[Xorp-hackers] Problems migrating a routing protocol...

Mark Handley M.Handley@cs.ucl.ac.uk
Thu, 16 Dec 2004 08:57:44 +0000


>Some seconds after this, I get the following report in the router manager:
>
>[ 2004/12/15 16:47:46  ERROR xorp_rtrmgr:2116 FINDER +85
>finder_xrl_queue.hh dispatch_cb ] Sent xrl got response 211 Reply timed out
>[ 2004/12/15 16:47:46  ERROR xorp_rtrmgr:2116 FINDER +85
>finder_xrl_queue.hh dispatch_cb ] Sent xrl got response 211 Reply timed out
>[ 2004/12/15 16:47:46 INFO xorp_rib RIB ] Received death event for
>protocol test shutting down -------
>OriginTable: test
>IGP
>next table = Redist:test
>
>It seems to me that the RIB tries to call the callback function I have
>sent in the send_add_interface_route4 call, but for some reason it
>times-out. And finally, the router manager thinks that my routing
>protocol died, but in fact it keeps running as nothing has happened.
>Does anybody have any idea of what could be happening? Why the RIB can
>not call the callback function?

The most likely problem is that the eventloop isn't getting control
frequently enough.  

If your process is single-threaded, then the eventloop needs to be at
the heart of the process.  Normally the main execution loop should
look something like:

    while (!_done) {
        _eventloop.run();
    }

Then everything else is a call back from a registered timer or a event
handler.  You then need to make sure that all event handlers do
return, and that they all return withing a second or so.  If you need
an event handler to take longer than that, then there are techniques
we use, but I won't go in to detail on those here unless you think
that might be the problem.

━━━━━━━━━━━━━━━━━━━━

Problems and tasks →
[a] In the XORP thread, what does the reply name as the most likely cause of the problem?
[b] Translate this sentence from the XORP thread into Spanish: "If your process is single-threaded, then the eventloop needs to be at the heart of the process."

━━━━━━━━━━━━━━━━━━━━

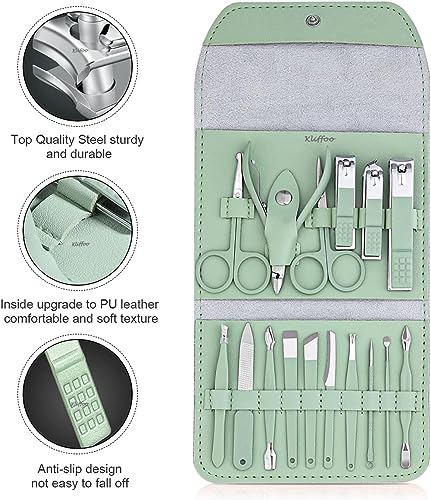 Kluffoo

Top Quality Steel sturdy and durable

Kluffoo

Inside upgrade to PU leather comfortable and soft texture

Anti-slip design not easy to fall off

Kluffoo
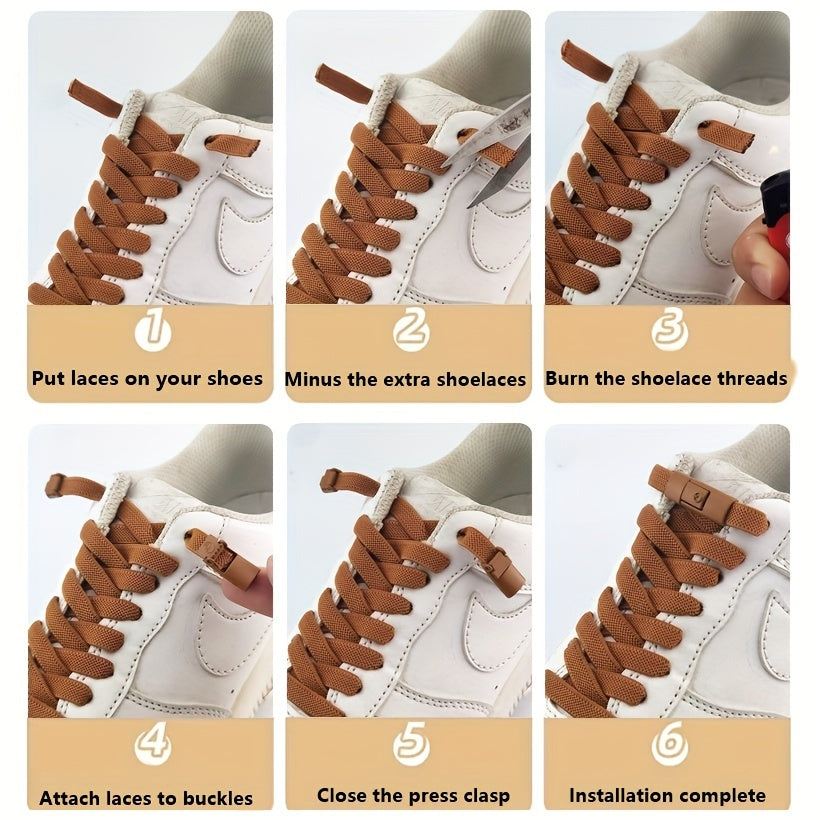 1
Put laces on your shoes

2
Minus the extra shoelaces

3
Burn the shoelace threads

4
Attach laces to buckles

5
Close the press clasp

6
Installation complete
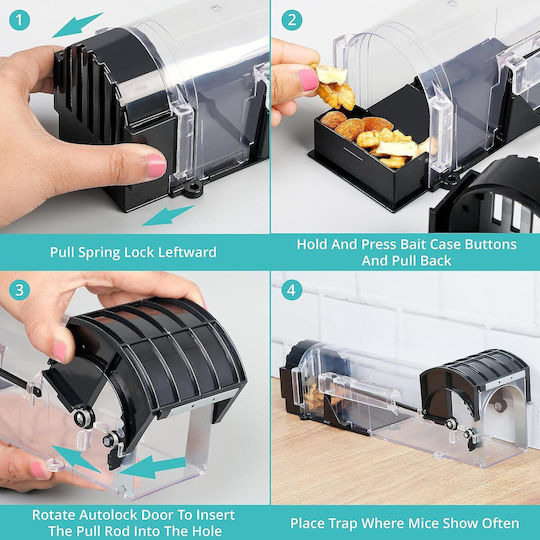 1

Pull Spring Lock Leftward

2

Hold And Press Bait Case Buttons And Pull Back

3

Rotate Autolock Door To Insert The Pull Rod Into The Hole

4

Place Trap Where Mice Show Often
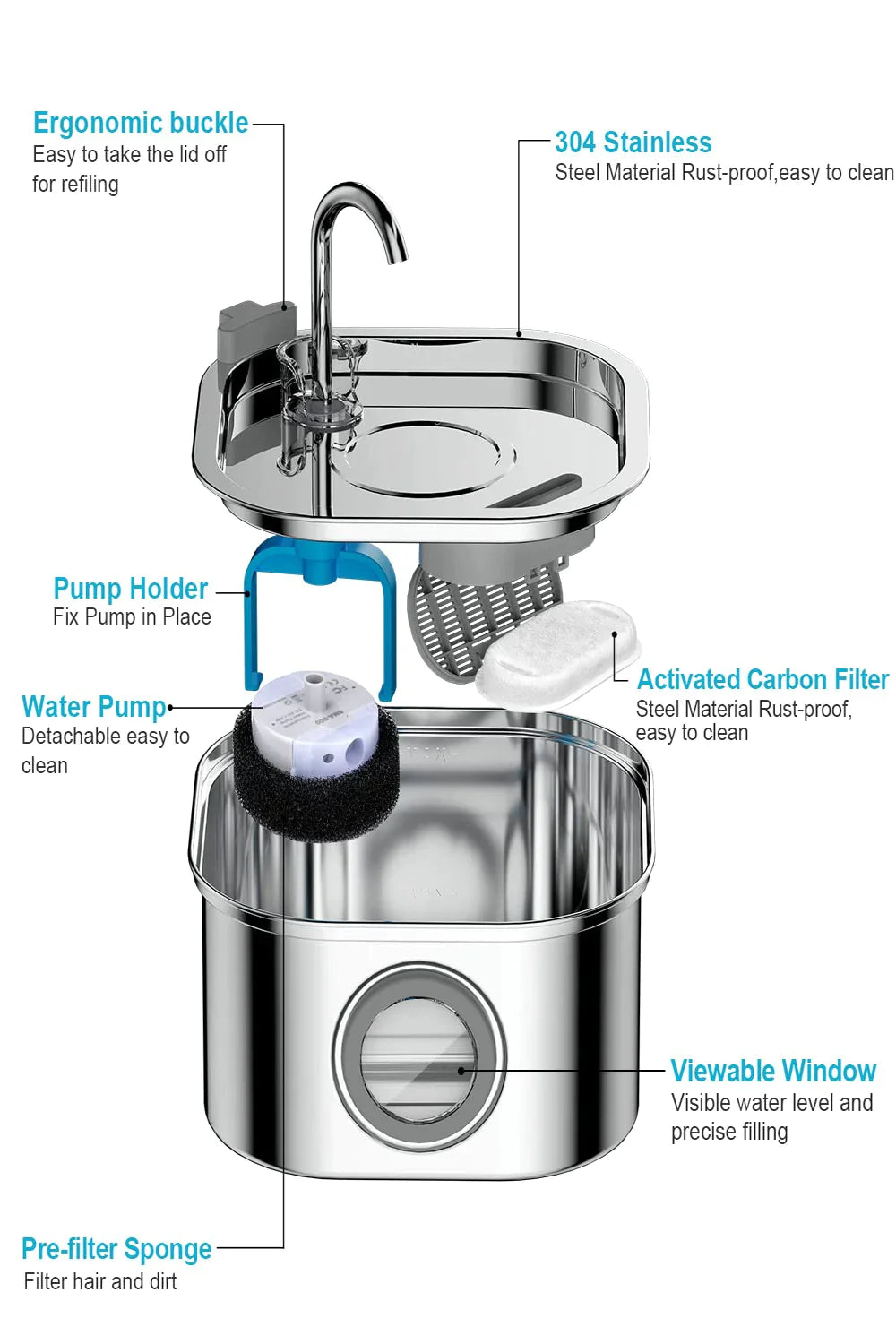 Ergonomic buckle
Easy to take the lid off for refiling

304 Stainless
Steel Material Rust-proof,easy to clean

Pump Holder
Fix Pump in Place

Water Pump
Detachable easy to clean

Activated Carbon Filter
Steel Material Rust-proof, easy to clean

Viewable Window
Visible water level and precise filling

Pre-filter Sponge
Filter hair and dirt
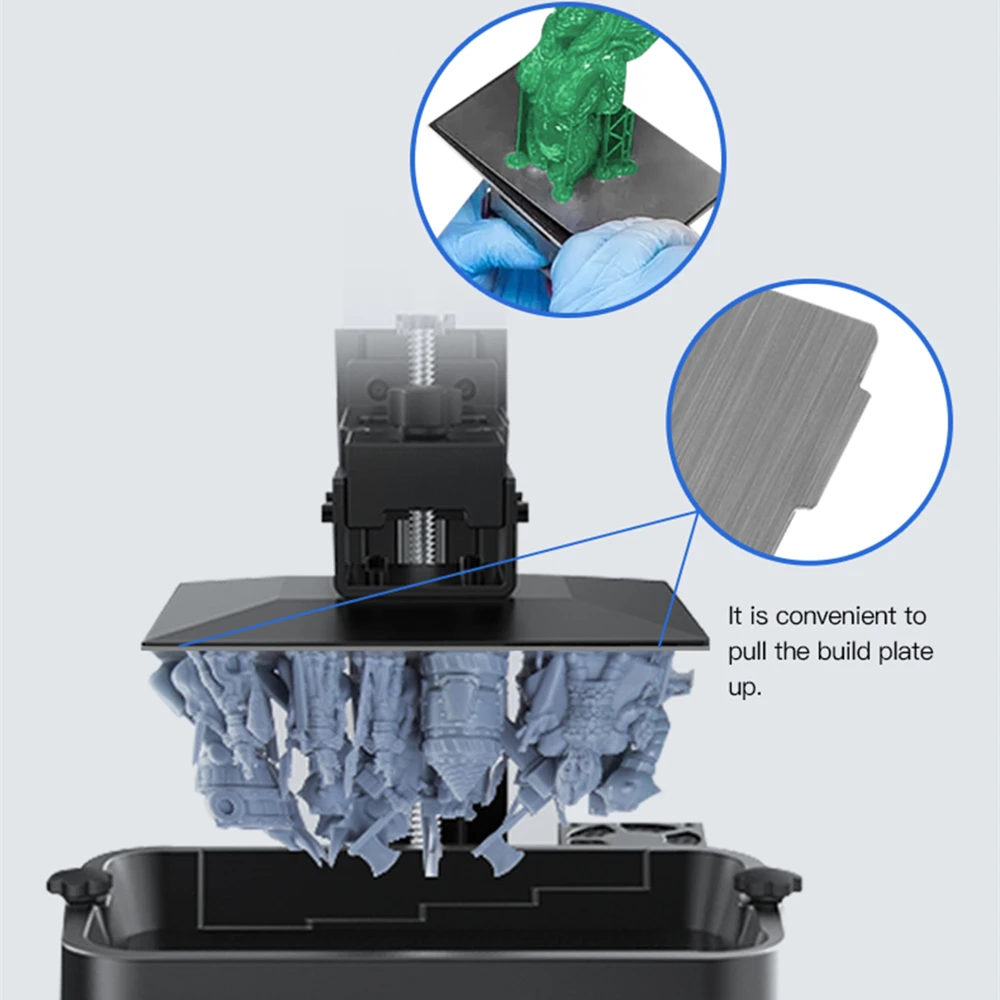 It is convenient to pull the build plate up.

━━━━━━━━━━━━━━━━━━━━

Solution set →
[a] The eventloop isn't getting control frequently enough.

[b] Si tu proceso es de un solo hilo, entonces el bucle de eventos tiene que estar en el centro del proceso.